* PAGE

▬▬▬▬▬▬

A third critical change concerned the organization of space. At varying speeds, seventeenth-century governments succeeded in pacifying their realms, controlling local banditry and civil war, and starting the process of disciplining armies. In this as in many other seventeenth-century changes, the Dutch Republic led the way, establishing in the early seventeenth century forms of social discipline that other regions would still be trying to emulate a century later. England also moved quickly to control brigandage and (in the Puritan armies of the Civil War) to discipline soldiers. Castile had been largely freed of brigandage by the mid-seventeenth century, though other parts of Spain were pacified more slowly.

Such political successes had important social implications, for they allowed people, goods, cash, and information to circulate more freely, cheaply, and predictably, even without improvements in technology. But the technology for dealing with distance did improve in these years as well. Again, the most dramatic example is the Dutch Republic, where by the mid-seventeenth century an elaborate series of canals made movement throughout the country cheap and easy, and a regularly scheduled system of canal boats allowed people and goods to travel freely. Other regions had neither the social resources nor the geographic advantages that allowed the Netherlands this success, but these handicaps make seventeenth-century efforts all the more striking. Significant canals were dug in England and France, and land transport improved there as well. Road-building became a major preoccupation of the French government, starting with the appointment of Maximilien de Béthune, duc de Sully, in 1599 as head of a government road-building service; such projects received further impetus from Jean-Baptiste Colbert's interest in highways. New carriages, with steel springs, allowed people to travel these roads in relative comfort and speed; in the sixteenth century most people had had to travel on horse or mule.

▬▬▬▬▬▬

* DATA TO PROCESS
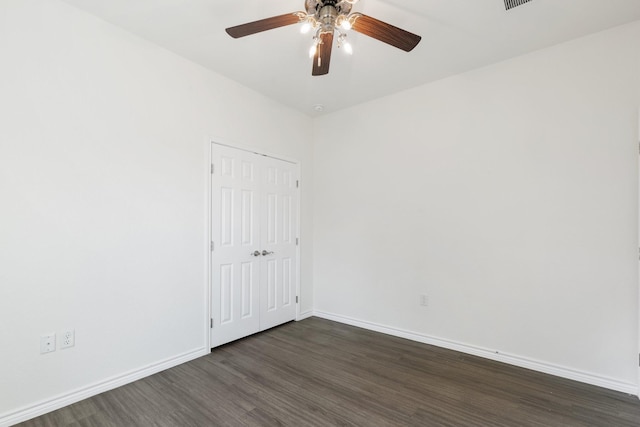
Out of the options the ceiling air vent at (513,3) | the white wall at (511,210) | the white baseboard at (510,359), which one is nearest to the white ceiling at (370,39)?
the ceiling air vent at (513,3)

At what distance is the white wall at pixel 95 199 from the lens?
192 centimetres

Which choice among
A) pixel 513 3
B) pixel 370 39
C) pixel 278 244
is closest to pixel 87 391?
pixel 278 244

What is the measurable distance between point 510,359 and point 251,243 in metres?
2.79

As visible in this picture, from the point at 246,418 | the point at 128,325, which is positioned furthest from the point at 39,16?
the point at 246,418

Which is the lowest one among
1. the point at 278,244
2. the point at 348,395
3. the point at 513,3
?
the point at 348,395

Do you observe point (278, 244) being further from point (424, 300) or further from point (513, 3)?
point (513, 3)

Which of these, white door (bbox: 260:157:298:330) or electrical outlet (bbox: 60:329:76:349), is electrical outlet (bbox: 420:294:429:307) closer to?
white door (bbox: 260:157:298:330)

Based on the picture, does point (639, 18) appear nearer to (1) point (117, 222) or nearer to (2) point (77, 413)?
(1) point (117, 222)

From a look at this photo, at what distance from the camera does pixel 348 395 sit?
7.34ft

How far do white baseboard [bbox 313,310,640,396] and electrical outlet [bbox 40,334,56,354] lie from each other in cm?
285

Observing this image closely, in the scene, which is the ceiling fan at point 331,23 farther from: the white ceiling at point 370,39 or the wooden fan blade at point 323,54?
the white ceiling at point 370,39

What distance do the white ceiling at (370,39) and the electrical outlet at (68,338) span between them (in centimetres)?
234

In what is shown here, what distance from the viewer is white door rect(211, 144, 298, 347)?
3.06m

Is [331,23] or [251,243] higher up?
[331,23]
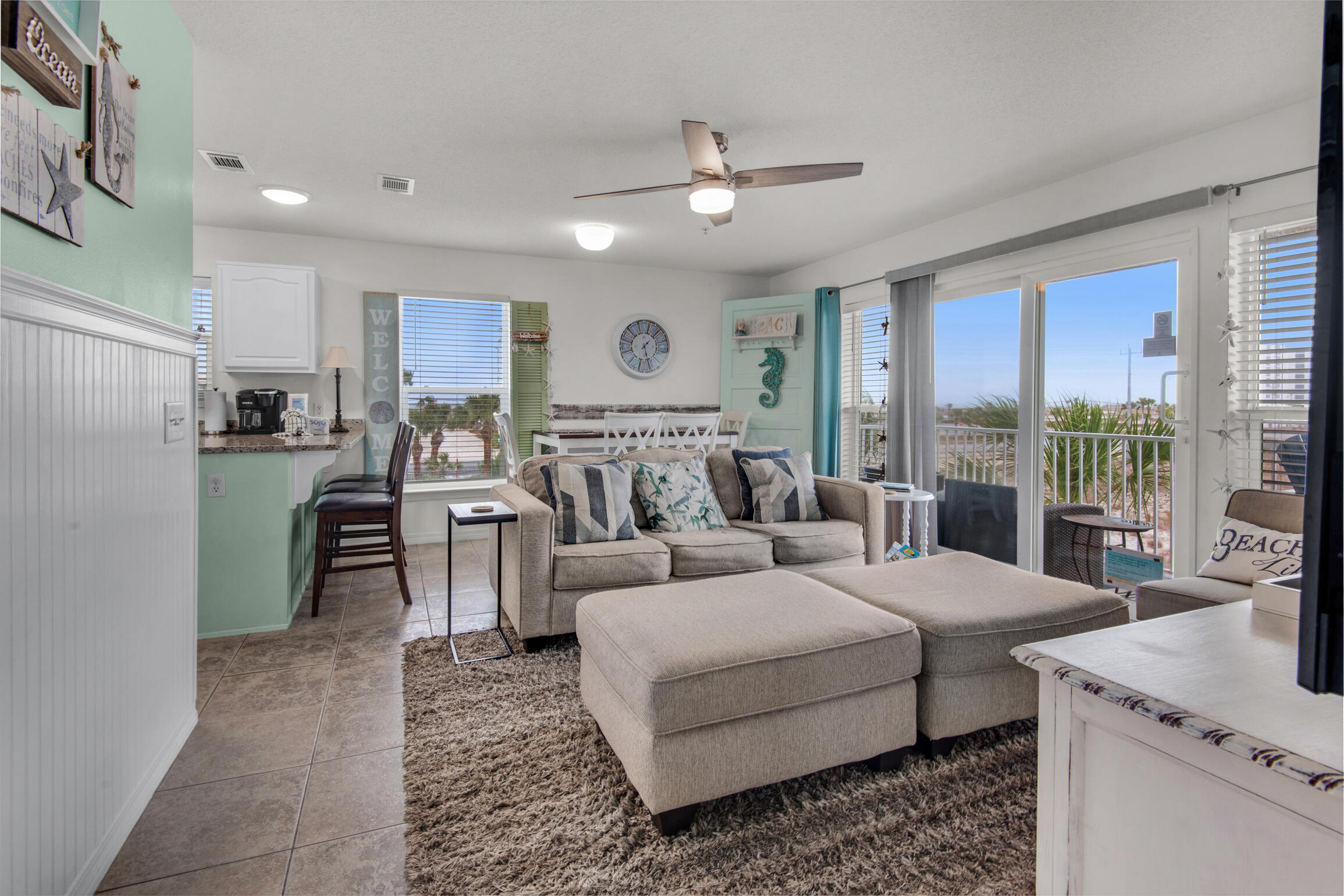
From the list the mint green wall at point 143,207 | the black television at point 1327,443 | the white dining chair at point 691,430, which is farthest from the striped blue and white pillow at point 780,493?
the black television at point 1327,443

▬▬▬▬▬▬

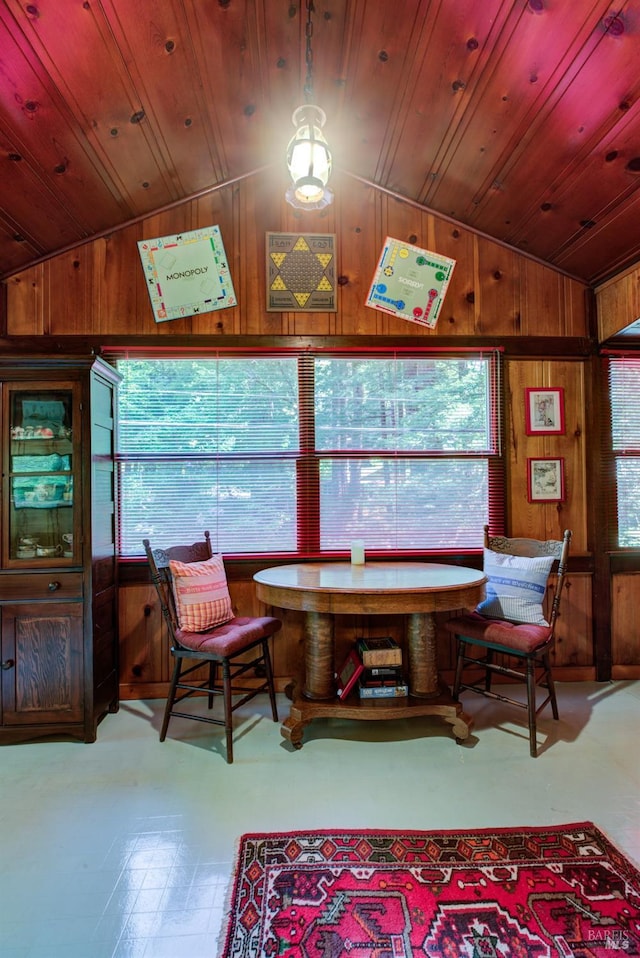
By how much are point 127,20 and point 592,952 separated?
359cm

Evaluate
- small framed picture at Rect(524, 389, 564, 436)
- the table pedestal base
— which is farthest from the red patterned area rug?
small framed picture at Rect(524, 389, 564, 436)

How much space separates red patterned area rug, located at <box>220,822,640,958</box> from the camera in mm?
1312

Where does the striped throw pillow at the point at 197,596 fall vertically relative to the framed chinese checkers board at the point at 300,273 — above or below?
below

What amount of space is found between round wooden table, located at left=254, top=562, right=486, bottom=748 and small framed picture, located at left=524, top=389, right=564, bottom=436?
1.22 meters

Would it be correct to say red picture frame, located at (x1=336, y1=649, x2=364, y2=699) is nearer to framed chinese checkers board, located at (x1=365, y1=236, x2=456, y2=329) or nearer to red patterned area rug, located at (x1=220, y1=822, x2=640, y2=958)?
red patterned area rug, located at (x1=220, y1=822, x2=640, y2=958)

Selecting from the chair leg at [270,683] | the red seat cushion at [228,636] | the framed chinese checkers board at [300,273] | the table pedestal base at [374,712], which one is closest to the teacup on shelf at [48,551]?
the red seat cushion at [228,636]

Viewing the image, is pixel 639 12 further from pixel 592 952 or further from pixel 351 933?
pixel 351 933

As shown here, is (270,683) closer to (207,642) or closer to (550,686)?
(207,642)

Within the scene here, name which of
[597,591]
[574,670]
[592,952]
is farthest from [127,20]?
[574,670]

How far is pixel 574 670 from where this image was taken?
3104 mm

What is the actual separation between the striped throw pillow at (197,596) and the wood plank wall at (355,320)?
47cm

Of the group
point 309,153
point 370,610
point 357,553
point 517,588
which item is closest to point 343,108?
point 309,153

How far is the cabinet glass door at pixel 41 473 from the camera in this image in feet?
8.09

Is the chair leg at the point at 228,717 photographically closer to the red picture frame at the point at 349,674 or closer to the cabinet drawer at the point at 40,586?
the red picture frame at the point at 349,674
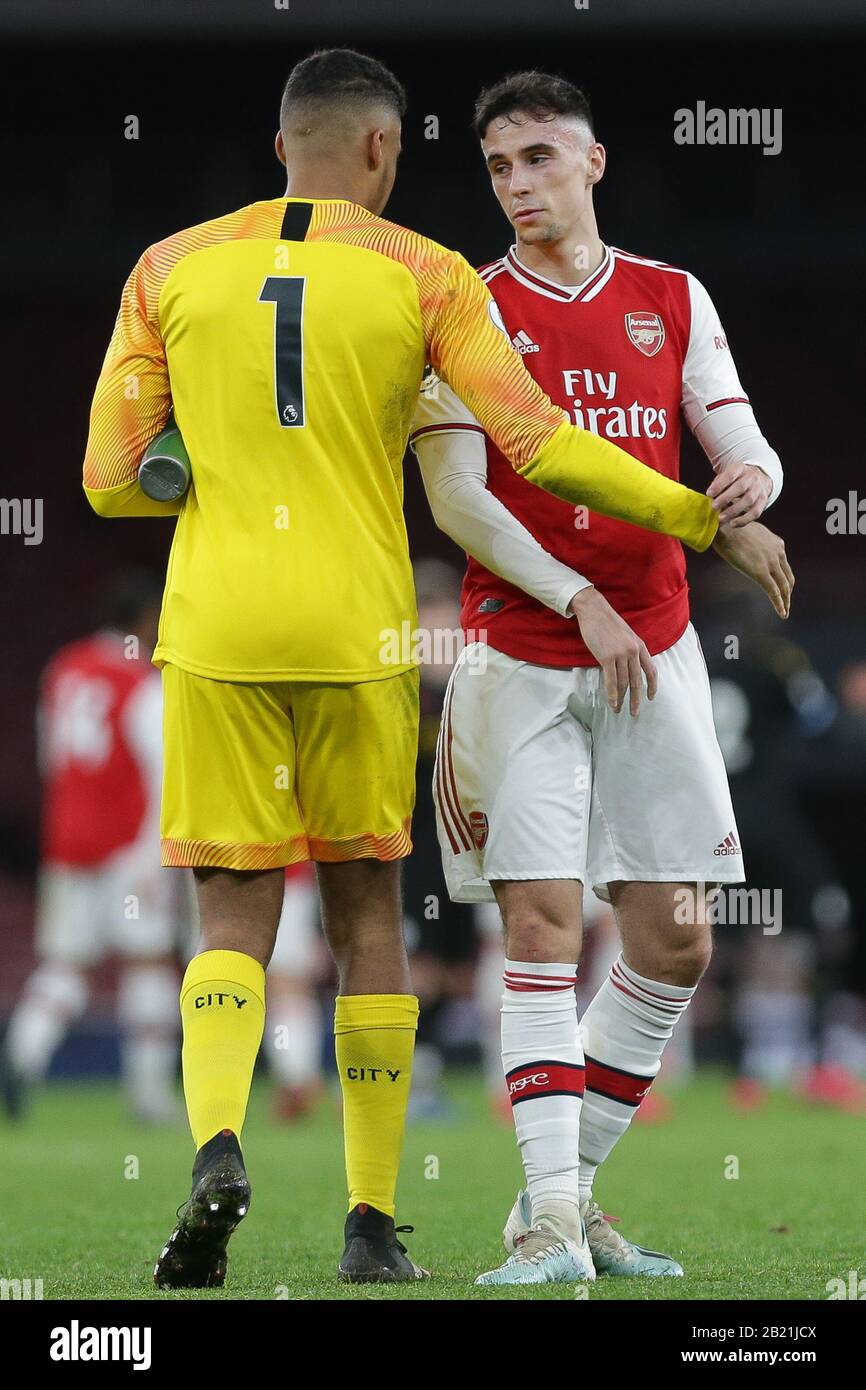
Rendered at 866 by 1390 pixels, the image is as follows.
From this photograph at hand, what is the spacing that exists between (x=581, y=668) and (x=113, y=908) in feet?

▬▬▬▬▬▬

* WRITTEN INSTRUCTION 1
Please answer these from the text on seventeenth-century change:
(a) Which part of Spain had been largely freed of brigandage by the mid-seventeenth century?
(b) In what year was the duc de Sully appointed head of a government road-building service?
(c) What feature of the new carriages let people travel the roads in relative comfort and speed?
* WRITTEN INSTRUCTION 2
Count the lines of the records that contain the word "chinese" and give only that number.
The text on seventeenth-century change and the records are unrelated to each other.

* WORKED SOLUTION 1
(a) Castile
(b) 1599
(c) Steel springs

* WORKED SOLUTION 2
3